Aber gerade die Tatsache, daß die BRD und die DDR erheblich zur Mitaufrüstung und Militarisierung dieses Konfliktes im Nahen Osten beigetragen haben, zeigt, daß das vereinigte Deutschland erst noch unter Beweis zu stellen hat, daß es nicht zu Eskalationen von Konflikten auf der Welt oder gerade in der Dritten Welt beitragen wird.

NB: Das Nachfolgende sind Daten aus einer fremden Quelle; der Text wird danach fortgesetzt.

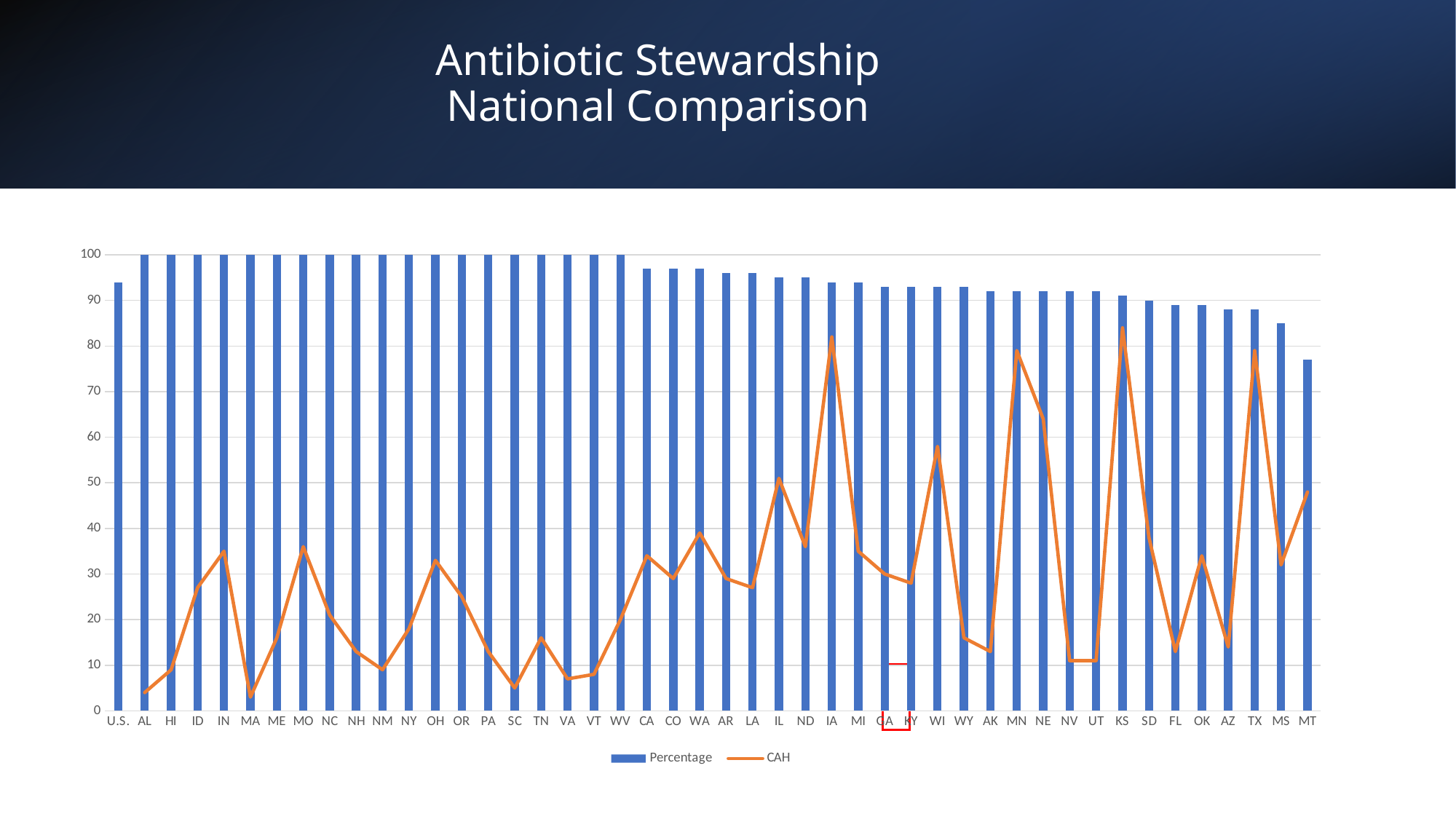
What colour is the CAH series in the legend? orange Is the CAH value for IA greater or less than 80? greater What kind of chart is shown on the slide? bar chart with a line Is the CAH value for MA greater or less than 10? less Is the Percentage value for MT greater or less than 80? less Which has the larger CAH value, MN or NE? MN How many series does the legend list? 2 What is the Percentage value for WV? 100 Which has the larger Percentage value, MS or MT? MS Which category has the lowest Percentage bar? MT Do the Percentage bars rise or fall from left to right along the x axis? fall What is the Percentage value for AL? 100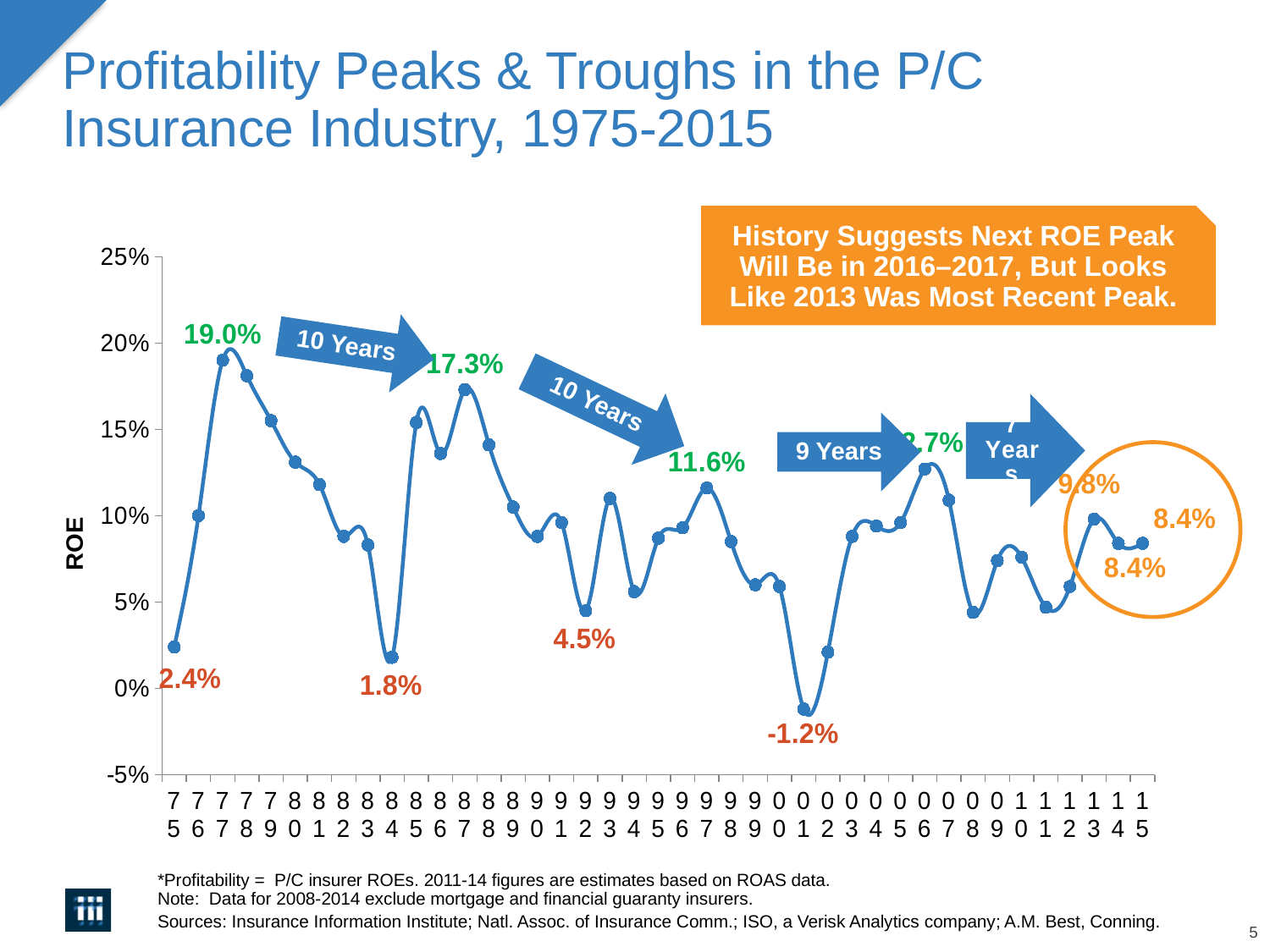
What was the ROE in 1984? 1.8% What was the ROE in 2015? 8.4% Which year had the lowest ROE? 2001 What was the ROE in 1977? 19.0% What was the ROE in 1975? 2.4% What was the ROE in 2001? -1.2% Which year had the highest ROE? 1977 What was the ROE in 1987? 17.3% Which year had a higher ROE, 1987 or 1997? 1987 Is the ROE value for 2013 greater or less than 5%? greater What was the ROE in 1997? 11.6% How much higher was the ROE in 1977 than in 1987? 1.7 percentage points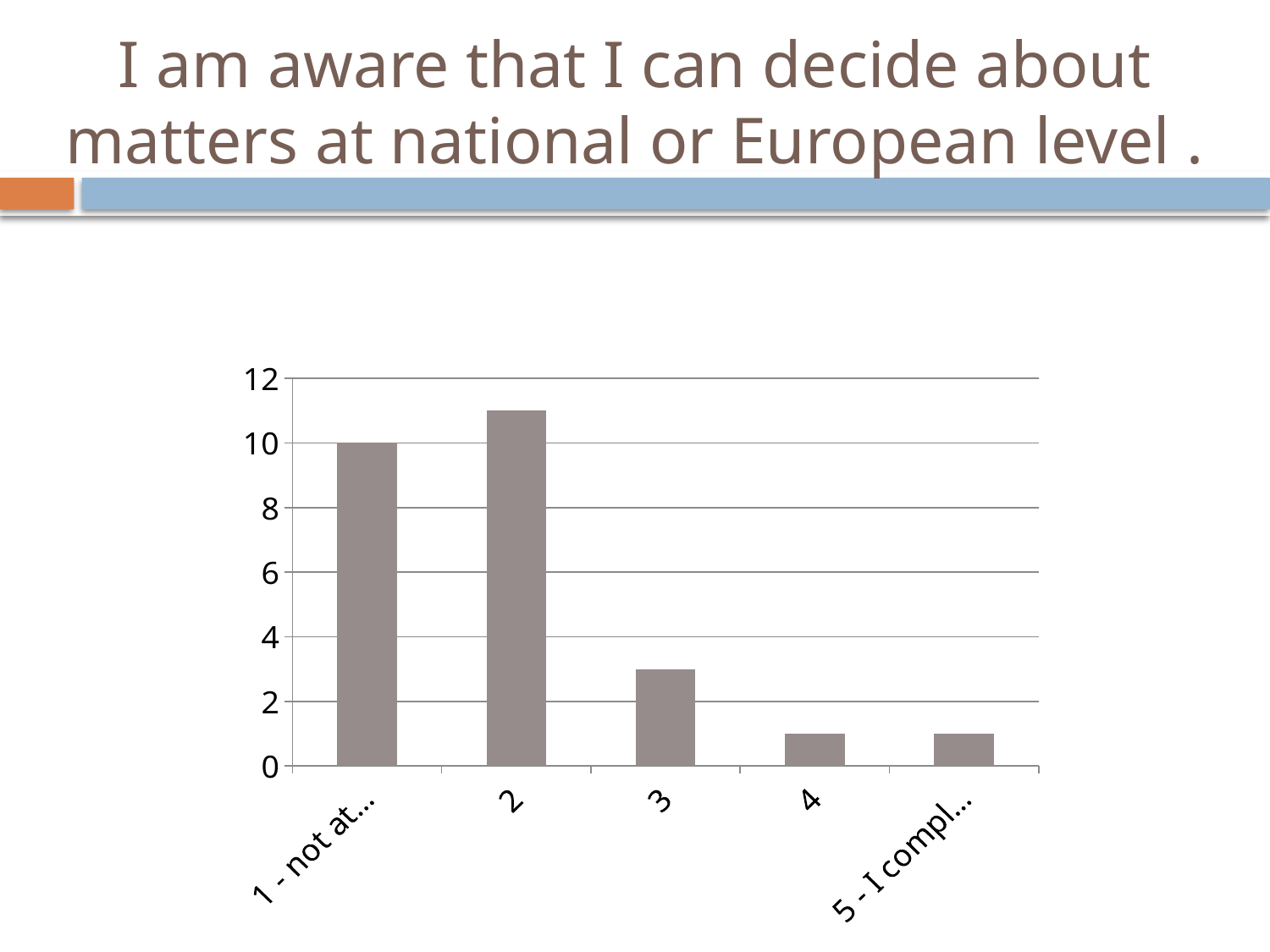
Is the value for "5 - I compl..." greater or less than 2? less Which category has the highest bar? 2 Is the value for category 3 greater or less than 4? less Which is larger, the value for category 2 or the value for category 3? 2 Is the value for category 2 greater or less than 10? greater What is the highest value shown on the vertical axis? 12 Which is larger, the value for "1 - not at..." or the value for category 4? 1 - not at... What is the value for the category "1 - not at..."? 10 How many categories are shown on the x axis of the chart? 5 What kind of chart is shown on the slide? bar chart Do the values rise or fall from category 2 to category 4? fall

In unserem Antrag fordern wir deshalb die strikte militärische Enthaltsamkeit der Bundesrepublik in diesem wie auch in zukünftigen Konflikten. Nicht Kosmetik an Außenwirtschaftsgesetz und Kriegswaffenkontrollgesetz ist nötig, sondern das Verbot jeglichen Rüstungsexportes, weil es anders nicht mehr geht. Nicht Schleichwege über Änderungen des Grundgesetzes sind nötig, um die so heiß ersehnte Beteiligung der Bundeswehr an UNO-Truppen zu ermöglichen,
sondern eine Politik der Selbstbeschränkung und der Entmilitarisierung ist gefordert, wenn man jetzt das Wort „Menschenrechte" noch ernsthaft in den Mund nehmen will.
Auf europäischer wie auf internationaler Ebene ist die Bundesregierung gefordert, sich für diplomatische Lösungen der verschiedenen Konflikte im Nahen Osten unter der Schirmherrschaft der UNO einzusetzen, weil nur so die Rechte der Menschen gewährleistet werden können.